§ Required work: Format the rows below as a numbered list, starting at the line containing "Put these objects" and continuing through the last line of the rows. Include both ends and omit blank lines.

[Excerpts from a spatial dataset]
☆ ☆ ☆ ☆ ☆ ☆ ☆

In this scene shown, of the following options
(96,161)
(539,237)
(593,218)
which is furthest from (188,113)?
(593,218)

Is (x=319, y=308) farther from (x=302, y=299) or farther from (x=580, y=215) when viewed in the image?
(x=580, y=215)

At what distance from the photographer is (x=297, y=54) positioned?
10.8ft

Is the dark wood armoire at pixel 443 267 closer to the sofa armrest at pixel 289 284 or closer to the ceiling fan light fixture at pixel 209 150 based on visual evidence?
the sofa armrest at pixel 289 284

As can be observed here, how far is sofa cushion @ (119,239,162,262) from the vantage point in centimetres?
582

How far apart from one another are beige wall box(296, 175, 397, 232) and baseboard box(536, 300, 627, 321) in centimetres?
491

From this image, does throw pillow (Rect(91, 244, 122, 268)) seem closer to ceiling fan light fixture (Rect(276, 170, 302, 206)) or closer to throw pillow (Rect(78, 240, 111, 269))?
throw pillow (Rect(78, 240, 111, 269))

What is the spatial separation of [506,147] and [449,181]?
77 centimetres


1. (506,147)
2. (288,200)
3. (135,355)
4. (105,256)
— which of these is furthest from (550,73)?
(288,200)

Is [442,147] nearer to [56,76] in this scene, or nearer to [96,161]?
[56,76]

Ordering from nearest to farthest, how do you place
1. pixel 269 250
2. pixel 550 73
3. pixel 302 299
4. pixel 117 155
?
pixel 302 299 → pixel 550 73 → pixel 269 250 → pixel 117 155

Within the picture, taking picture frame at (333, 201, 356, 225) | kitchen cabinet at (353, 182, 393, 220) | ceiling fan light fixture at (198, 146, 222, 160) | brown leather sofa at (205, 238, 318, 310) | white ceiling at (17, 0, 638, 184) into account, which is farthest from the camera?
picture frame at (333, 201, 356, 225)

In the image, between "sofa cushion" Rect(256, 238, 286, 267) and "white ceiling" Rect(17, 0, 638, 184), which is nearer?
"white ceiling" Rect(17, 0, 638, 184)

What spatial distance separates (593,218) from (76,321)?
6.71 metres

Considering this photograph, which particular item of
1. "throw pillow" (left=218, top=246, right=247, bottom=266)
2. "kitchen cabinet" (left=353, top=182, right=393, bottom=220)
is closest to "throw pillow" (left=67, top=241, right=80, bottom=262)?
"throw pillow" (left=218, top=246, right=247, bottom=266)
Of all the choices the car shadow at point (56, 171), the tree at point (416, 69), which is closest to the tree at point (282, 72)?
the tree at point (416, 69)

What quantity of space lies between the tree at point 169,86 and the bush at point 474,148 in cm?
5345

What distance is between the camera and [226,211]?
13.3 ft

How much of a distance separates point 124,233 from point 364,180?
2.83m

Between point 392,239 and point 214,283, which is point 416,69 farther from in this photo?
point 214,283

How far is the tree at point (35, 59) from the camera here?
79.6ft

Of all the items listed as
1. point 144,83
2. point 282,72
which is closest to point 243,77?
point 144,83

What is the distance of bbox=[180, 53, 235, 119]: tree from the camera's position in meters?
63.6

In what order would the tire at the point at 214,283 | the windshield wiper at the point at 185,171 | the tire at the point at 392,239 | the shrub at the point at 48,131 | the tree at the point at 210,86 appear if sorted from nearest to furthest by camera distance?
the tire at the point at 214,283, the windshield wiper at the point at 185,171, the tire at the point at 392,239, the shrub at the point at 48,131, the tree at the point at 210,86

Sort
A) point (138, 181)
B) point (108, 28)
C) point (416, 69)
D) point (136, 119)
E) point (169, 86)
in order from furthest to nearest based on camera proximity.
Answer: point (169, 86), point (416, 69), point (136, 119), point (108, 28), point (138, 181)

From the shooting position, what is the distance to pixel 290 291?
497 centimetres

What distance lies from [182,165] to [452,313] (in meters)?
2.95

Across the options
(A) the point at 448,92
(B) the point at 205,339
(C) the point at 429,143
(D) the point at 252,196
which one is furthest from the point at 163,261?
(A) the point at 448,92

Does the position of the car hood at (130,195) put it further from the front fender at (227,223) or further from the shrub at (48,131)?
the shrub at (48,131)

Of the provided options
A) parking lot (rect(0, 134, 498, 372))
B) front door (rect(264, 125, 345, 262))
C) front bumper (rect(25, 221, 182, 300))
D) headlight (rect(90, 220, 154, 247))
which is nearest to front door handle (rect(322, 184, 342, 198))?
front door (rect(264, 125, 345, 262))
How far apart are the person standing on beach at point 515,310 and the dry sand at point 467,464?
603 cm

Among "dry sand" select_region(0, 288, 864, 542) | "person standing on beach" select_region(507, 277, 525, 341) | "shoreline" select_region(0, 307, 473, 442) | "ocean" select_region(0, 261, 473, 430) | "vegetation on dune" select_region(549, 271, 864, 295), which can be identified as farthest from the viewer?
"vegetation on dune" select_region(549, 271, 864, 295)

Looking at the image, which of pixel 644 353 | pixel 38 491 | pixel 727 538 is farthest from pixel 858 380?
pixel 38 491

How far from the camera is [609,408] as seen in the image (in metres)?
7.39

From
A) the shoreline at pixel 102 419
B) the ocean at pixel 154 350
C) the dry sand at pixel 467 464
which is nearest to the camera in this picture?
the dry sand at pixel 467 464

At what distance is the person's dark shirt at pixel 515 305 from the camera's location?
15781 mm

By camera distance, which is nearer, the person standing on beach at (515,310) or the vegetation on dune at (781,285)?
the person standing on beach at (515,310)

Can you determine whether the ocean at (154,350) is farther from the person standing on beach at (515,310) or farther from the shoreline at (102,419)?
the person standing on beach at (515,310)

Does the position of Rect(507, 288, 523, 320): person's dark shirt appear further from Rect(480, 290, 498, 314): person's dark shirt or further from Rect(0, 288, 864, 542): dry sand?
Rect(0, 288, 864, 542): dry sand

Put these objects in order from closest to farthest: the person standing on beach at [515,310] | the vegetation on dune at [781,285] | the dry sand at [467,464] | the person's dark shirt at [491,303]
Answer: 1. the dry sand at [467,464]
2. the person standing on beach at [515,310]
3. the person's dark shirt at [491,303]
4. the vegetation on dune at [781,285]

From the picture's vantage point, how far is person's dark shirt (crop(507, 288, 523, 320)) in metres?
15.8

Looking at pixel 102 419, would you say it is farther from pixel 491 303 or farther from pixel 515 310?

☆ ☆ ☆ ☆ ☆ ☆ ☆

§ Final result:
1. Put these objects in order from closest to farthest: the person standing on beach at [515,310] | the vegetation on dune at [781,285] | the dry sand at [467,464] | the person's dark shirt at [491,303]
2. Answer: 1. the dry sand at [467,464]
3. 2. the person standing on beach at [515,310]
4. 3. the person's dark shirt at [491,303]
5. 4. the vegetation on dune at [781,285]
6. From the picture's vantage point, how far is person's dark shirt (crop(507, 288, 523, 320)) in metres?
7. 15.8
8. Looking at pixel 102 419, would you say it is farther from pixel 491 303 or farther from pixel 515 310?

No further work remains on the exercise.